#### Задание a
Отредактируйте отрывок из текста о браке и разводе у греков. Начните со слов «Все это наводит», закончите словами «автоматически считался расторгнутым.» и замените в нём «Троянской войны» на «Пелопоннесской войны».

Все это наводит на мысли о том, что развод во времена по крайней мере до Троянской войны включительно не был для греков чем-то из ряда вон выходящим. Он никак не отражался на репутации женщины и, по-видимому, не сопровождался никакими бюрократическими процедурами. Супруги просто расставались полюбовно, или же один из них сбегал, или же неверную жену отсылали обратно к отцу с требованием о возвращении брачных даров, после чего брак автоматически считался расторгнутым.
Первым известным нам законодателем, который навел порядок в семейной жизни греков, был Ликург – полумифический спартанец, живший, вероятно, между десятым и восьмым веками до н. э. Сами его законы до нас дошли лишь в пересказе, но быт и нравы спартанцев, слегка подправленные позднейшими реформаторами и окончательно сложившиеся к середине шестого века до н. э., были описаны множеством изумленных авторов. Изумлялись в свое время и авторы настоящей книги, несмотря на то что были воспитаны в условиях толерантности и привыкли к разнообразию мира. Итак, поговорим о Спарте.
Вообще говоря, при той жизни, которую вели спартанцы, о браке, а значит, и о разводе в нашем понимании говорить трудно. Свадьбы спартанцы не играли, брачный договор не подписывали, ни выкупа за невесту, ни приданого не знали, поскольку у них почти не было частной собственности. Золотые и серебряные деньги и изделия были запрещены, а железные деньги при огромном весе имели ничтожную стоимость для того, чтобы спартанцы не слишком увлекались шопингом. Плутарх пишет, что «для хранения суммы, равной десяти минам, требовался большой склад, а для перевозки – парная запряжка» (на десять мин в Греции можно было купить примерно десять бочек простого вина, или сто хитонов, или трех-четырех рабов). Железо, из которого изготавливали деньги, специально портили, закаляя его в уксусе, – от этого оно становилось хрупким, теряло свою реальную ценность и оказывалось чем-то вроде наших бумажных денег. Купить на них что-либо за пределами Спарты было невозможно. Впрочем, спартанцы и не ездили за пределы своего государства – Ликург установил для них «железный занавес», и выезд без особого разрешения был запрещен, а попытка эмиграции каралась смертью.

#### Задание b
Повторите без изменений записи от самой первой их строки до строки со словами «43L185 62L212 80L261» включительно.

#### Содержимое набора данных
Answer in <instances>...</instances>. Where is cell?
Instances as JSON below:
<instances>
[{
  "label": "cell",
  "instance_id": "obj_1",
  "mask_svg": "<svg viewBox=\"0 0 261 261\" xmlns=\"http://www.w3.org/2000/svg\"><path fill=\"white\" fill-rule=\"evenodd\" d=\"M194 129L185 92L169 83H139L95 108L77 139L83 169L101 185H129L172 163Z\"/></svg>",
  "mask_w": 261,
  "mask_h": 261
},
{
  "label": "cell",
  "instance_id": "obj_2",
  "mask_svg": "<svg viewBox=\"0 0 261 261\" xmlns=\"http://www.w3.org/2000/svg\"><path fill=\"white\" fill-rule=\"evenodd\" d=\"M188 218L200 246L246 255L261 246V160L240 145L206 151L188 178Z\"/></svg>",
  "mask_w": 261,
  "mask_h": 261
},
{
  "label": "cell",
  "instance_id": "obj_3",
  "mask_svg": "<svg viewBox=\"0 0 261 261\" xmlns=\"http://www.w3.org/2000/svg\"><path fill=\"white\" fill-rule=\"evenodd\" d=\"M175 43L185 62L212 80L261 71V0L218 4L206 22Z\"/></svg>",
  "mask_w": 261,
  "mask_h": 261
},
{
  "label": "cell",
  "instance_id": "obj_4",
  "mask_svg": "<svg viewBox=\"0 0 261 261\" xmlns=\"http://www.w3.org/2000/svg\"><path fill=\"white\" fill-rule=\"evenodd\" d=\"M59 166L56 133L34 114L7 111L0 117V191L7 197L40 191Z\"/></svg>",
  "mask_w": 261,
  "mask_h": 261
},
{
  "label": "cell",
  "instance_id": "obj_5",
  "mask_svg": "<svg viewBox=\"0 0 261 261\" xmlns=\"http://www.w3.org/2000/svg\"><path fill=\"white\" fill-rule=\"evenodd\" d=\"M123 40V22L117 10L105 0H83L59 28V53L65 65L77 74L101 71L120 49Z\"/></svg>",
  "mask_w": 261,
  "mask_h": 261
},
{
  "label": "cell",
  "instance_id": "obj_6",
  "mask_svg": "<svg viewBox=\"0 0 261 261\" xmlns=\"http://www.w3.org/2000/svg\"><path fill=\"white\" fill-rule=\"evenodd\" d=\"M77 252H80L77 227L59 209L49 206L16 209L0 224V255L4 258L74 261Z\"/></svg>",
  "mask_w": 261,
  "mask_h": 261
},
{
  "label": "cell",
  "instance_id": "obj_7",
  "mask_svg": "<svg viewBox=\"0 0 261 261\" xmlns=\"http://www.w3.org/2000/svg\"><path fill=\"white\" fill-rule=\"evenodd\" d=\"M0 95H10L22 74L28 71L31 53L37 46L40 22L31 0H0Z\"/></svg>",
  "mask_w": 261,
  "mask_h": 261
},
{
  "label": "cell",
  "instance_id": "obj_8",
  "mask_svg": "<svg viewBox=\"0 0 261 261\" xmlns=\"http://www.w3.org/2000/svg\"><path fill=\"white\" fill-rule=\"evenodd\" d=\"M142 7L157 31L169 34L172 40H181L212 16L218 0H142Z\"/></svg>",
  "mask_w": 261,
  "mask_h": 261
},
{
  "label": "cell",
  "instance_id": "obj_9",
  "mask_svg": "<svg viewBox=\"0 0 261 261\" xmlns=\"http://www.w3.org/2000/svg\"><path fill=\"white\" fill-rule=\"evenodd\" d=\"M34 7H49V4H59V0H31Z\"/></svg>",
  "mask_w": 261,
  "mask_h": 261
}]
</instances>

#### Полный ответ a
Все это наводит на мысли о том, что развод во времена по крайней мере до Пелопоннесской войны включительно не был для греков чем-то из ряда вон выходящим. Он никак не отражался на репутации женщины и, по-видимому, не сопровождался никакими бюрократическими процедурами. Супруги просто расставались полюбовно, или же один из них сбегал, или же неверную жену отсылали обратно к отцу с требованием о возвращении брачных даров, после чего брак автоматически считался расторгнутым.

#### Полный ответ b
Answer in <instances>...</instances>. Where is cell?
Instances as JSON below:
<instances>
[{
  "label": "cell",
  "instance_id": "obj_1",
  "mask_svg": "<svg viewBox=\"0 0 261 261\" xmlns=\"http://www.w3.org/2000/svg\"><path fill=\"white\" fill-rule=\"evenodd\" d=\"M194 129L185 92L169 83H139L95 108L77 139L83 169L101 185H129L172 163Z\"/></svg>",
  "mask_w": 261,
  "mask_h": 261
},
{
  "label": "cell",
  "instance_id": "obj_2",
  "mask_svg": "<svg viewBox=\"0 0 261 261\" xmlns=\"http://www.w3.org/2000/svg\"><path fill=\"white\" fill-rule=\"evenodd\" d=\"M188 218L200 246L246 255L261 246V160L240 145L206 151L188 178Z\"/></svg>",
  "mask_w": 261,
  "mask_h": 261
},
{
  "label": "cell",
  "instance_id": "obj_3",
  "mask_svg": "<svg viewBox=\"0 0 261 261\" xmlns=\"http://www.w3.org/2000/svg\"><path fill=\"white\" fill-rule=\"evenodd\" d=\"M175 43L185 62L212 80L261 71V0L218 4L206 22Z\"/></svg>",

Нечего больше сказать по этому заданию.